Thursday, September 13, 2007

Things I Think About All Day

So I'm taking screenwriting class this semester. The whole course is centered on the goal of writing a full-length movie screenplay by December. You know, it's amazing how many horrible ideas you can come up with before thinking of a good one. Seriously, you should try this: Think of a movie you'd like to see and write a "log line," that is, a one-sentence description of it. This can usually be accomplished with this format:

"It is about ________ who ________ but _____________."

It's really that simple. You don't have to use that exact wording, but it should more or less get the same message across. Now, write out several of these, then put them away. Take them out again after one or two days have passed, read them again, and come to the realization why movies like American Pie and Saw exist.

I chose to write a superhero themed comedy that I'm sure will go nowhere, but it was probably the least lame idea I had. Here are a few others:

Searching for the Prince: A married couple falls for an email advance fee scam, and travels across the world to track down the culprit personally.

Hair Destruction: As a result of a bad haircut, a teenage boy's hair comes to life and begins devouring people while the boy remains unaware (loosely based on my brother's life).

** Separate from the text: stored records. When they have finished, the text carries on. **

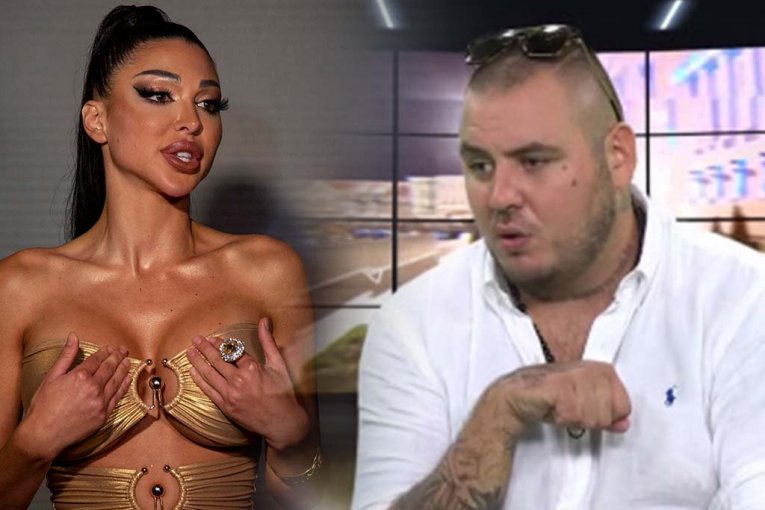 Maja Marinković i Filip Car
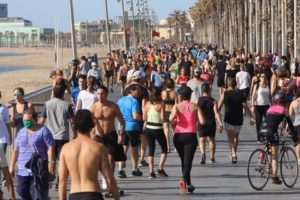 Почти 45% от испанците са загрижени за външния си вид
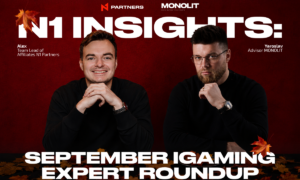 N1 Insights: September iGaming Expert Roundup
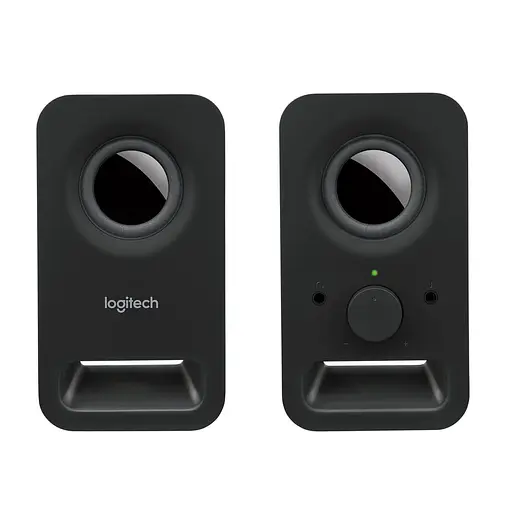 Акустическая система Logitech 2.0 Z150 Black (980-000814) - фото 5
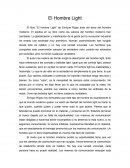Hombre Light Resumen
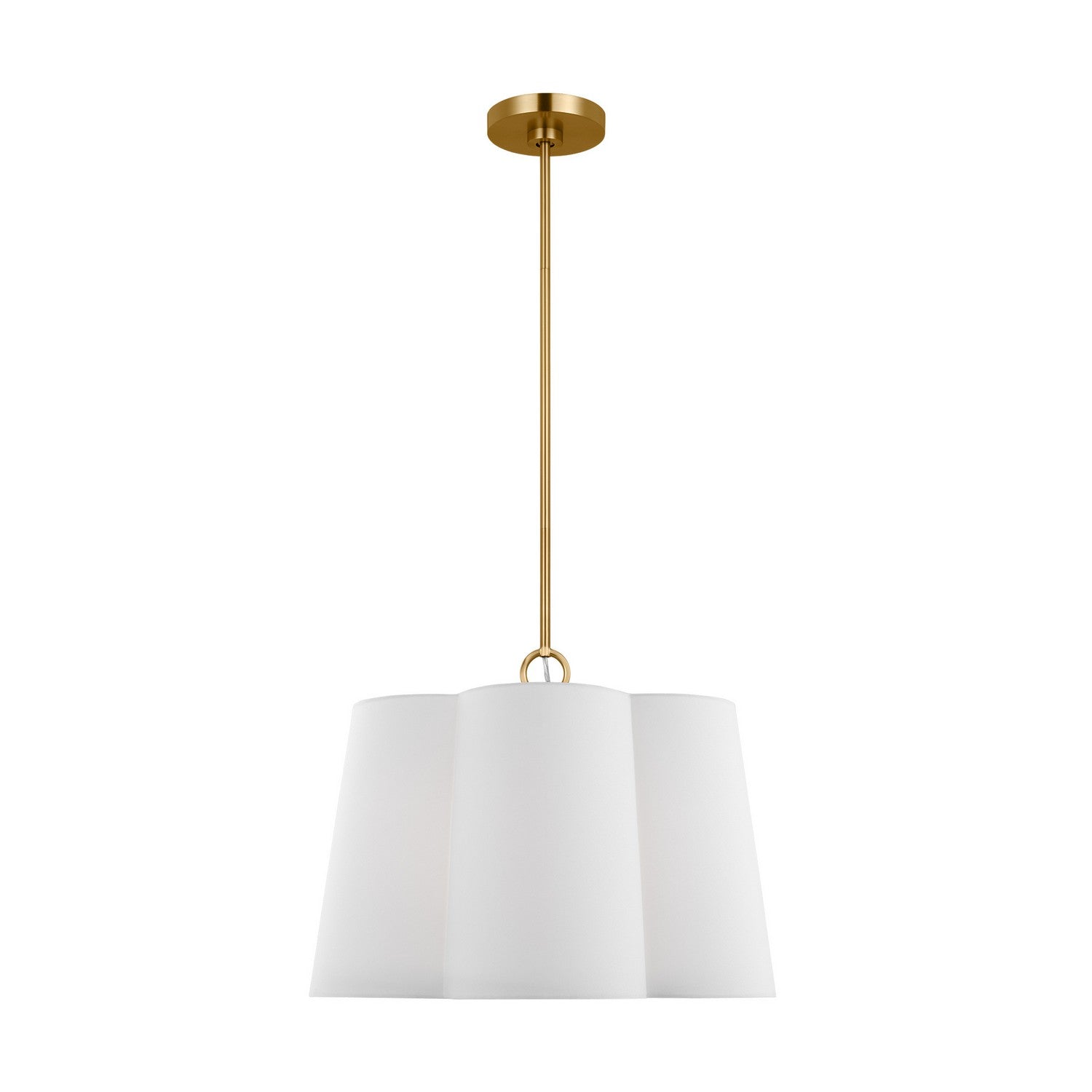 Visual Comfort Studio Canada - KSP1083BBS - Three Light Pendant - Bronte - Burnished Brass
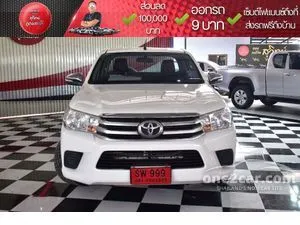 2017 Toyota HILUX REVO 2.7 J Plus Smart Cab Pickup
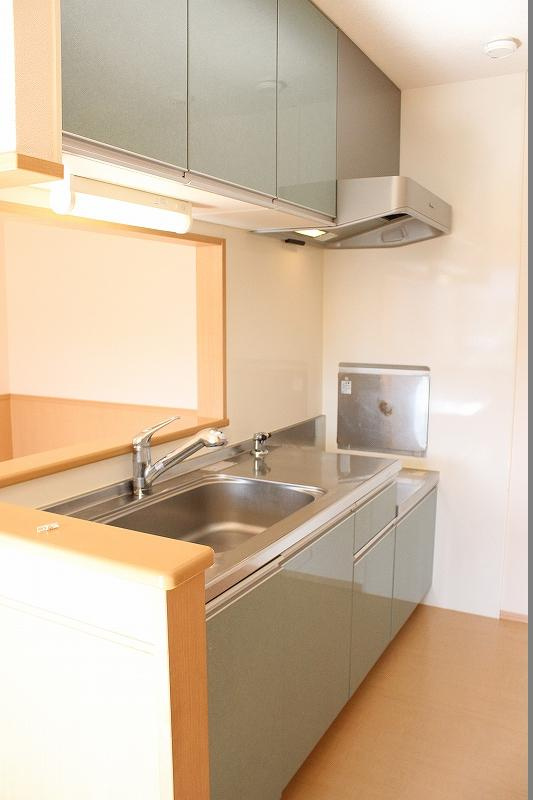 I-River Court　A棟のキッチン|※同一メーカー施工のイメージ写真です※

The Ultimate Movie: Spider-Man pays a visit to Hogwarts, where he and Harry Potter must face off against X-Men's Juggernaut, who has joined forces with the Venom symbiote (this one actually came to me in a dream).

I really wish I was kidding, folks. The film industry isn't creatively bankrupt, it's just that most movie ideas are much, much worse than what actually gets made.

Thursday, September 6, 2007

Dragon*Con 2007

Hey everybody, sorry about last week's absence. But I hope to make up for it this week, because I had a real adventure on Sunday: My brother, our friend Scott, and I went to Dragon*Con in downtown Atlanta. For those of you unfamiliar with Dragon*Con, it's basically a yearly event where the nerds of the Southeast get together to celebrate their nerdiness...nerd-dom...nerdocity...yeah, I like that one. Let's call it nerdocity. Anyway, this is one of the few places where being called a geek is complimentary, and gratuitous nudity is not only accepted, but encouraged. You couldn't walk ten feet without practically being flashed by a vampiress or alien chick. There might as well have been a sign out front saying, "Welcome to Dragon*Con! Ladies may get naked at the door."

On a different note, I brought back interesting photos from the convention (no, they're not of naked aliens and vampires, you pervert) that I hope you'll enjoy.

Jim's Dragon*Con 2007 Photos

This is one of the first things we saw at the 'Con. This big guy had a sign attached to it with a disturbingly appropriate ad for a blood drive.

That handsome devil on the left is a sand person from Star Wars. I'm not sure how that creepy guy on the right got past security, though.

There were a bunch of these guys at a booth at one of the hotels. They actually worked, too! I still just can't figure out how anybody could understand what they were saying in the Star Wars movies.

Ah, yes. Nothing quite gets you into the Christmas spirit like Cthulhu, the evil monster who will one day destroy us all.

This is Scott with one of Darth Vader's lesser-known soldiers: The Kilt Trooper.

Heck yeah! No toy collection would be complete without Lost's official Hurley action figure. It even comes with his winning lottery ticket!

Without a doubt, this man had the best costume at Dragon*Con. Meet the Home Depot cardboard box robot! Watch out for the creepy guy on the left! You don't want to know what he did to the sand person!